Apprenticeship Programs in Mississippi

For those who do not like the process of a traditional four year program, there are apprenticeship programs, which are often called ‘the other four year degree’.  Apprenticeships are excellent options for those who are not fans of traditional schooling and do not want to spend four more years inside a classroom before they obtain any real life work experience.  Additionally, they can be great options for those who want to start a new career path.

Apprenticeships these days are a little different than they were several decades ago.  Now they are regulated by state governments and require a specific number of working hours and classroom instruction to be completed.  Additionally, most apprentices must pass a state issued exam before they can be elevated to journeyman status.  Along with these differences from decades ago, apprentices these days start getting paid immediately.  The pay is usually pretty close to minimum wage or 50% of a full journeyman’s pay; however, pay rates typically increase at regular six to twelve month intervals.  Many apprentices get fringe benefits immediately as well which usually includes health insurance and retirement savings.

The state of Mississippi offers a wide variety of paid apprenticeship opportunities.  Most programs are offered through local unions.  These programs are highly competitive because they come with higher pay rates, better benefits, nearly free schooling and guaranteed placement with a sponsoring employer.  Non-union apprenticeships are usually found through small businesses and benefits can vary.
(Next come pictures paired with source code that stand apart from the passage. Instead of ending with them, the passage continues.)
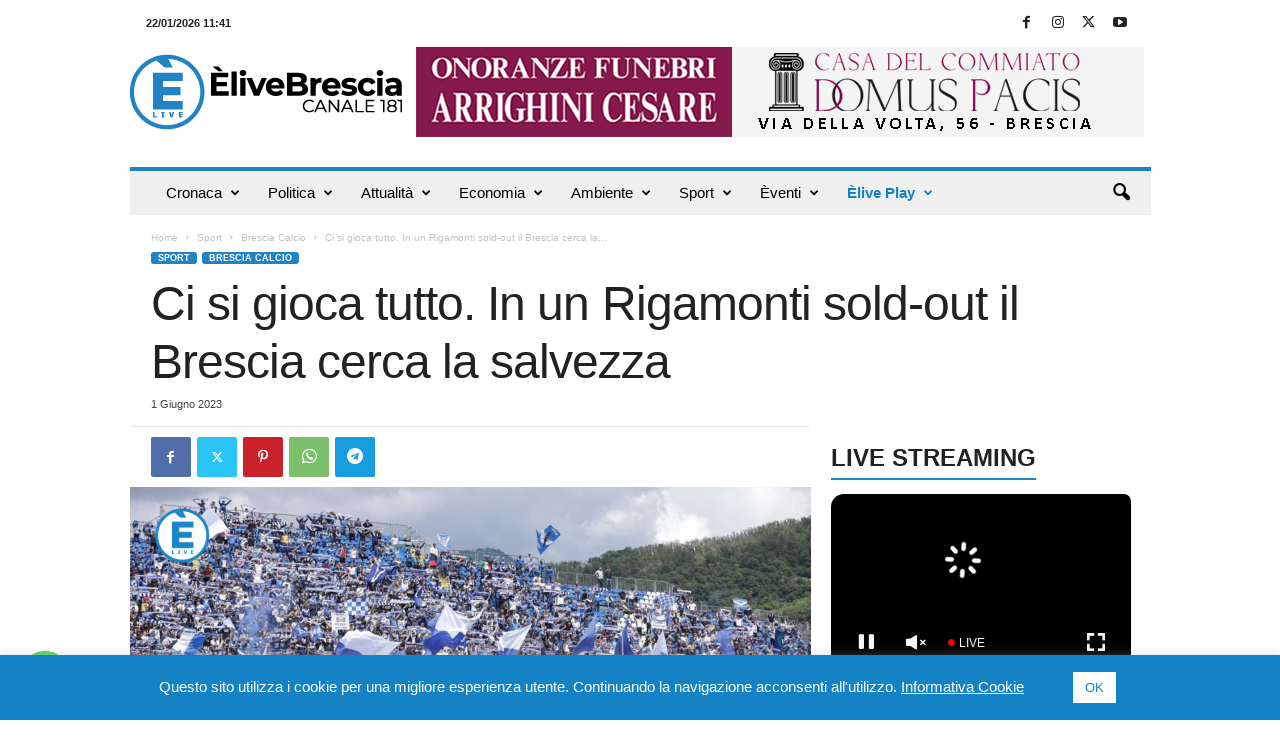

--- FILE ---
content_type: text/html; charset=UTF-8
request_url: https://www.elivebrescia.tv/wp-admin/admin-ajax.php
body_size: 763
content:
"<div class=\"wp_rss_retriever\"><ul class=\"wp_rss_retriever_list\"><li class=\"wp_rss_retriever_item\"><div class=\"wp_rss_retriever_item_wrapper\"><a class=\"wp_rss_retriever_title\" target=\"_blank\" href=\"https:\/\/www.italpress.com\/la-juve-regola-il-benfica-grazie-a-mckennie-e-thuram-e-si-assicura-i-playoff-2\/\" rel=\"nofollow\"title=\"La Juve regola il Benfica grazie a McKennie e Thuram e si assicura i playoff\">La Juve regola il Benfica grazie a McKennie e Thuram e si assicura i playoff<\/a><a class=\"wp_rss_retriever_image\" style=\"width:0px; height:0px;\" target=\"_blank\" rel=\"nofollow\" href=\"https:\/\/www.italpress.com\/la-juve-regola-il-benfica-grazie-a-mckennie-e-thuram-e-si-assicura-i-playoff-2\/\"><img class=\"portrait\" src=\"https:\/\/www.italpress.com\/wp-content\/uploads\/2026\/01\/20260121_3691.jpg\" alt=\"La Juve regola il Benfica grazie a McKennie e Thuram e si assicura i playoff\" onerror=\"this.parentNode.style.display='none'\"\/><\/a><div class=\"wp_rss_retriever_container\">Terzo successo consecutivo in Champions per i bianconeri. <a class=\"wp_rss_retriever_readmore\" target=\"_blank\" href=\"https:\/\/www.italpress.com\/la-juve-regola-il-benfica-grazie-a-mckennie-e-thuram-e-si-assicura-i-playoff-2\/\" rel=\"nofollow\"title=\"La Juve regola il Benfica grazie a McKennie e Thuram e si assicura i playoff\">Leggi tutto&nbsp;&raquo;<\/a><\/div><div class=\"wp_rss_retriever_metadata\"><span class=\"wp_rss_retriever_source\">Fonte: <span>Top News Archivi - Italpress<\/span><\/span> | <span class=\"wp_rss_retriever_date\">Pubblicato: <span>21 Gennaio 2026 - 23:05<\/span><\/span><\/div><\/div><\/li><li class=\"wp_rss_retriever_item\"><div class=\"wp_rss_retriever_item_wrapper\"><a class=\"wp_rss_retriever_title\" target=\"_blank\" href=\"https:\/\/www.italpress.com\/atalanta-ko-in-casa-lathletic-bilbao-vince-3-2-e-complica-la-champions-2\/\" rel=\"nofollow\"title=\"Atalanta ko in casa: l\u2019Athletic Bilbao vince 3-2 e complica la Champions\">Atalanta ko in casa: l\u2019Athletic Bilbao vince 3-2 e complica la Champions<\/a><a class=\"wp_rss_retriever_image\" style=\"width:0px; height:0px;\" target=\"_blank\" rel=\"nofollow\" href=\"https:\/\/www.italpress.com\/atalanta-ko-in-casa-lathletic-bilbao-vince-3-2-e-complica-la-champions-2\/\"><img class=\"portrait\" src=\"https:\/\/www.italpress.com\/wp-content\/uploads\/2026\/01\/20260121_3682.jpg\" alt=\"Atalanta ko in casa: l\u2019Athletic Bilbao vince 3-2 e complica la Champions\" onerror=\"this.parentNode.style.display='none'\"\/><\/a><div class=\"wp_rss_retriever_container\">BERGAMO (ITALPRESS) \u2013 L\u2019Atalanta crolla in casa contro l\u2019Athletic Bilbao, 2-3 il risultato in favore dei baschi: si complica la&hellip; <a class=\"wp_rss_retriever_readmore\" target=\"_blank\" href=\"https:\/\/www.italpress.com\/atalanta-ko-in-casa-lathletic-bilbao-vince-3-2-e-complica-la-champions-2\/\" rel=\"nofollow\"title=\"Atalanta ko in casa: l\u2019Athletic Bilbao vince 3-2 e complica la Champions\">Leggi tutto&nbsp;&raquo;<\/a><\/div><div class=\"wp_rss_retriever_metadata\"><span class=\"wp_rss_retriever_source\">Fonte: <span>Top News Archivi - Italpress<\/span><\/span> | <span class=\"wp_rss_retriever_date\">Pubblicato: <span>21 Gennaio 2026 - 23:00<\/span><\/span><\/div><\/div><\/li><li class=\"wp_rss_retriever_item\"><div class=\"wp_rss_retriever_item_wrapper\"><a class=\"wp_rss_retriever_title\" target=\"_blank\" href=\"https:\/\/www.italpress.com\/cina-operativa-la-piu-grande-rete-al-mondo-per-ricarica-di-veicoli-elettrici\/\" rel=\"nofollow\"title=\"Cina, operativa la pi\u00f9 grande rete al mondo per ricarica di veicoli elettrici\">Cina, operativa la pi\u00f9 grande rete al mondo per ricarica di veicoli elettrici<\/a><a class=\"wp_rss_retriever_image\" style=\"width:0px; height:0px;\" target=\"_blank\" rel=\"nofollow\" href=\"https:\/\/www.italpress.com\/cina-operativa-la-piu-grande-rete-al-mondo-per-ricarica-di-veicoli-elettrici\/\"><img class=\"portrait\" src=\"https:\/\/www.italpress.com\/wp-content\/uploads\/2026\/01\/20260121_3644.jpg\" alt=\"Cina, operativa la pi\u00f9 grande rete al mondo per ricarica di veicoli elettrici\" onerror=\"this.parentNode.style.display='none'\"\/><\/a><div class=\"wp_rss_retriever_container\">PECHINO (CINA) (XINHUA\/ITALPRESS) \u2013 La Cina ha realizzato la pi\u00f9 grande rete di ricarica per veicoli elettrici (EV) al mondo,&hellip; <a class=\"wp_rss_retriever_readmore\" target=\"_blank\" href=\"https:\/\/www.italpress.com\/cina-operativa-la-piu-grande-rete-al-mondo-per-ricarica-di-veicoli-elettrici\/\" rel=\"nofollow\"title=\"Cina, operativa la pi\u00f9 grande rete al mondo per ricarica di veicoli elettrici\">Leggi tutto&nbsp;&raquo;<\/a><\/div><div class=\"wp_rss_retriever_metadata\"><span class=\"wp_rss_retriever_source\">Fonte: <span>Top News Archivi - Italpress<\/span><\/span> | <span class=\"wp_rss_retriever_date\">Pubblicato: <span>21 Gennaio 2026 - 21:35<\/span><\/span><\/div><\/div><\/li><\/ul><\/div>"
However, regardless of where the apprenticeship is obtained, anyone who successfully completes a program will be provided with the skills and knowledge they need to have a successful new career.  There are a large number of apprenticeship programs out there; however, most are found in the construction, electrical, plumbing and HVAC fields.  Although they are harder to find, other apprenticeship programs are out there for non-construction related fields such as in early childhood education or child care.  Here are just some of the apprenticeship programs that you can find in Mississippi.


The Southeastern Area Boilermakers Field Construction and Repair is one apprenticeship that is offered in Mississippi from the Local Union 110 in Hattiesburg, Mississippi.  Applicants for this program have to be at least 18 and should have some welding experience.  Additionally, applicants must have a high school diploma or a GED. On-the-job apprentice training as well as classroom instruction is required for the completion of the program.
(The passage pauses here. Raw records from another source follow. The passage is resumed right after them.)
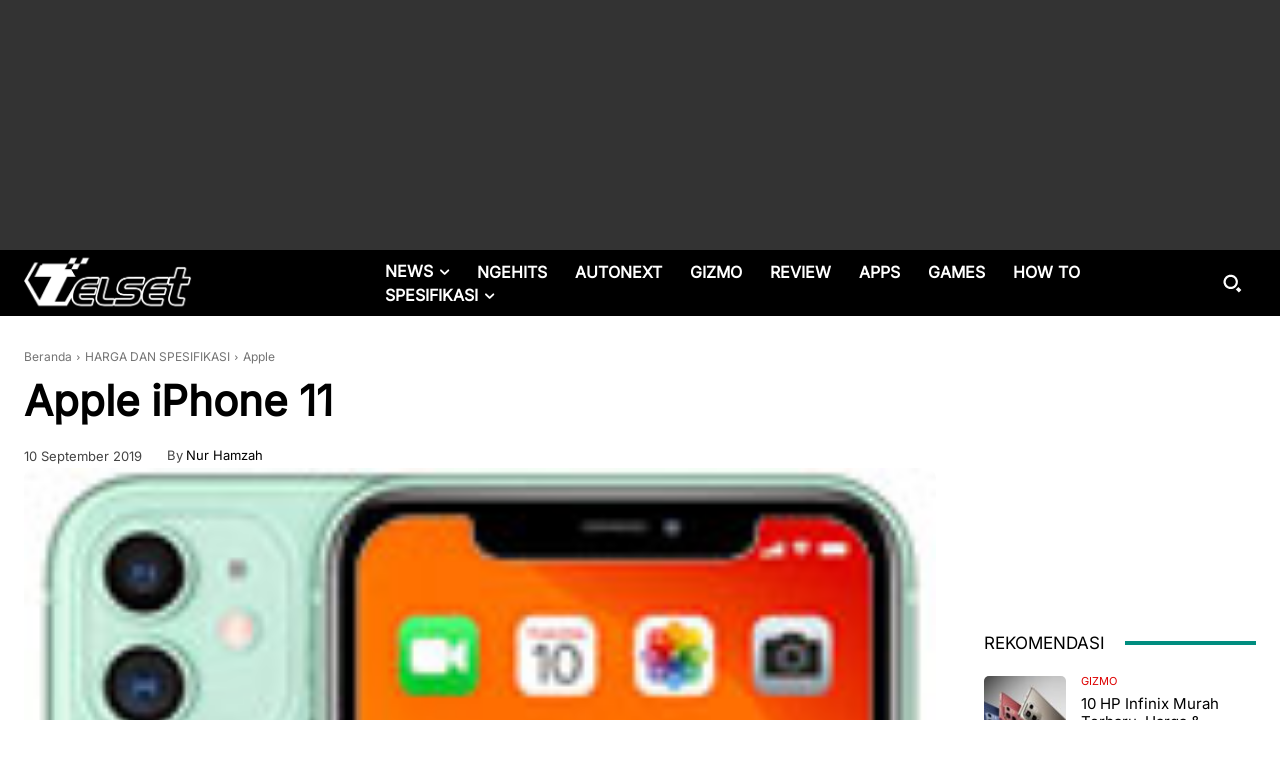

--- FILE ---
content_type: text/html; charset=UTF-8
request_url: https://telset.id/wp-admin/admin-ajax.php?td_theme_name=Newspaper&v=12.7.3
body_size: -149
content:
{"374025":2061}

--- FILE ---
content_type: text/html; charset=utf-8
request_url: https://www.google.com/recaptcha/api2/aframe
body_size: 264
content:
<!DOCTYPE HTML><html><head><meta http-equiv="content-type" content="text/html; charset=UTF-8"></head><body><script nonce="7lcrU5nK7G2K0a0kIawtUA">/** Anti-fraud and anti-abuse applications only. See google.com/recaptcha */ try{var clients={'sodar':'https://pagead2.googlesyndication.com/pagead/sodar?'};window.addEventListener("message",function(a){try{if(a.source===window.parent){var b=JSON.parse(a.data);var c=clients[b['id']];if(c){var d=document.createElement('img');d.src=c+b['params']+'&rc='+(localStorage.getItem("rc::a")?sessionStorage.getItem("rc::b"):"");window.document.body.appendChild(d);sessionStorage.setItem("rc::e",parseInt(sessionStorage.getItem("rc::e")||0)+1);localStorage.setItem("rc::h",'1768788486873');}}}catch(b){}});window.parent.postMessage("_grecaptcha_ready", "*");}catch(b){}</script></body></html>

--- FILE ---
content_type: application/javascript; charset=utf-8
request_url: https://fundingchoicesmessages.google.com/f/AGSKWxWLU15TkohXmPvWVLWFTI2EIfUkBde3j05oVv-pFs8PjHi-rd5GACXcbGafOwsXKuhdtqZ7uoomIbCCb8zYD1gmBAW_Asdpc3zANt4FO3ukHlrYXBANbR-IkhY95hJPC7ByF2MTGgXb7iy3rW-J7c17p3FoSrq2lU7p9FYj6O4WwqxcW8vItHcGnzBH/_/adsys./468_80./600_120_&ad_channel=/ad/js/pushdown.
body_size: -1290
content:
window['30ff1396-a035-4c15-9374-436314a2a5be'] = true;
The Southern Apprenticeship Training Fund offers a three year training program that requires 144 hours of classroom training as well as 2000 hours of on the job training.  All apprentices work under the direct supervision of an experienced journeyman operator.  Upon the completion of the program, individuals will have learned all of the necessary skills and knowledge that the field requires.  A lot of different skills are learned such as for crane operation as well as other large pieces of equipment, HVAC testing and balancing, indoor air quality, mechanic training and pipeline operating.  Some of the heavy machinery training that is offered includes training for cranes, backhoes, dozers, loaders, graders, concrete pumps, forklifts and trenching equipment.  Apprentices are also required to learn about safety and health programs such as for hazardous waste training, OSHA training, asbestos training and lead abatement training.  This heavy machine operator training is offered in Luka, Mississippi.

More on Apprenticeships

Most construction related apprentice programs require a state issued exam to be passed before the apprentice can actually move up to a journeyman.  Additionally, in order to be a licensed professional in the industry, passing this test gives you a certificate saying you are knowledgeable enough in your field to be state-certified.

There are some other unique apprenticeship programs available that are not necessarily apprenticeships in the modern sense of the term; however, are similar.  One example is for a Folk Artist apprenticeship from the Mississippi Arts Commission based in Jackson, Mississippi.  This apprenticeship application is actually for getting a $2000 grant to learn an art form, provided that the application is accepted for the program.  The apprentice and the master artist must apply for this money together and the apprentice then will get to work with the master artist for a predetermined amount of time.  This type of program is really for fine-tuning skills that were already there.  The grant money is actually designated to cover the cost of the project and also to provide compensation to the master artist doing the teaching.  Some of the artists who have been awarded the grant in the past include boat makers, fiddler makers, basket makers, quilt makers, and more.  However, this program extends to performing arts as well.  Preferences are given to artists and apprentices that belong to the same cultural group and are going to be working on an underrepresented art form.  After all, the aim of the program is to keep traditional arts alive in their original communities.